Provided data:
----------------
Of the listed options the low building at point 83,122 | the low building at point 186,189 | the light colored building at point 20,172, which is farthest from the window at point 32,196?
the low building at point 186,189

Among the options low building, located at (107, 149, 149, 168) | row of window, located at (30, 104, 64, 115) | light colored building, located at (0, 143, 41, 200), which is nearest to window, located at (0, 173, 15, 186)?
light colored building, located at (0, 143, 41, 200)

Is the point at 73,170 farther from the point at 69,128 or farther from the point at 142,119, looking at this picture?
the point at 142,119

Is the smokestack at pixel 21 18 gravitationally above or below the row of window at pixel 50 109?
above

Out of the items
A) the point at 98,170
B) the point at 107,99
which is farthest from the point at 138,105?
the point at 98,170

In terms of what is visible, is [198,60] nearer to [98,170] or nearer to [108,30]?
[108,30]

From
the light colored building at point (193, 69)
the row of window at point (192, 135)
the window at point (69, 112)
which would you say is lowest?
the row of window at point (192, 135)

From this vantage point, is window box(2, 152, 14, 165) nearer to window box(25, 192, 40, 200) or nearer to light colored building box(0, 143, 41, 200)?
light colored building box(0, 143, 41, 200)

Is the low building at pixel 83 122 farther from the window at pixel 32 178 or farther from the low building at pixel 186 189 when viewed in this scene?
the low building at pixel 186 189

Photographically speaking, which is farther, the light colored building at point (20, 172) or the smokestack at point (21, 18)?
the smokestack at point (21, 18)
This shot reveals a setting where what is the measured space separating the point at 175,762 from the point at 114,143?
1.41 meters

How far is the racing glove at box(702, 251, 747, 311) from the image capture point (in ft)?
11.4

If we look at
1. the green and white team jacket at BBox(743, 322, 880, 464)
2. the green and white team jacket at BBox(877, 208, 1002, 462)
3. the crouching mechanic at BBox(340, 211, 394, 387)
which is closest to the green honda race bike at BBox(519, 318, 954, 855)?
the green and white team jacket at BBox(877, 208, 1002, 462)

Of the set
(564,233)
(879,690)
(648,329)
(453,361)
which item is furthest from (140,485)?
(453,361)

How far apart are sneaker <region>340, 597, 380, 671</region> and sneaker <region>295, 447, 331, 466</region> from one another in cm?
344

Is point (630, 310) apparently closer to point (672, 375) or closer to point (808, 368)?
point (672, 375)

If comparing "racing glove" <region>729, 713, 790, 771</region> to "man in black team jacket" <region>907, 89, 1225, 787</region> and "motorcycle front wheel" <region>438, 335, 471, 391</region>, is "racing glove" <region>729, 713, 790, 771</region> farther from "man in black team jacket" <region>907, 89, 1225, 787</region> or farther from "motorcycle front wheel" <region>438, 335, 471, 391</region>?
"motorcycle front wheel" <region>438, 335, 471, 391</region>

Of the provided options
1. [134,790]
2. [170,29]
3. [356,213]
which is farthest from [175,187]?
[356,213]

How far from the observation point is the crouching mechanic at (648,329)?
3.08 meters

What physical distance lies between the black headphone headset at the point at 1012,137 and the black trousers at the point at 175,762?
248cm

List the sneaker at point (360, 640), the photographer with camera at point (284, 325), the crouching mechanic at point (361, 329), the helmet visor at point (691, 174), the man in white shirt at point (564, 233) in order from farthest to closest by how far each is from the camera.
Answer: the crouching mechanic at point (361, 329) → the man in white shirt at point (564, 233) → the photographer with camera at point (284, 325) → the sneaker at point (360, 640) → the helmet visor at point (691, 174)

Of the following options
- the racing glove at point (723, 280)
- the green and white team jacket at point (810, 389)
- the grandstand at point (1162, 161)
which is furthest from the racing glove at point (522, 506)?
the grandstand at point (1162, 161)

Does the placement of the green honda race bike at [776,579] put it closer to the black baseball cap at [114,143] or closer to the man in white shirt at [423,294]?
----------------
Exercise instructions: Extract exactly the lines between the line containing "Of the following options" and the end of the data, including both.

The completed task:
Of the following options
- the racing glove at point (723, 280)
- the green and white team jacket at point (810, 389)
- the grandstand at point (1162, 161)
which is furthest from the racing glove at point (522, 506)?
the grandstand at point (1162, 161)

Does the placement of the green honda race bike at [776,579] put it closer to the black baseball cap at [114,143] or closer to the man in white shirt at [423,294]?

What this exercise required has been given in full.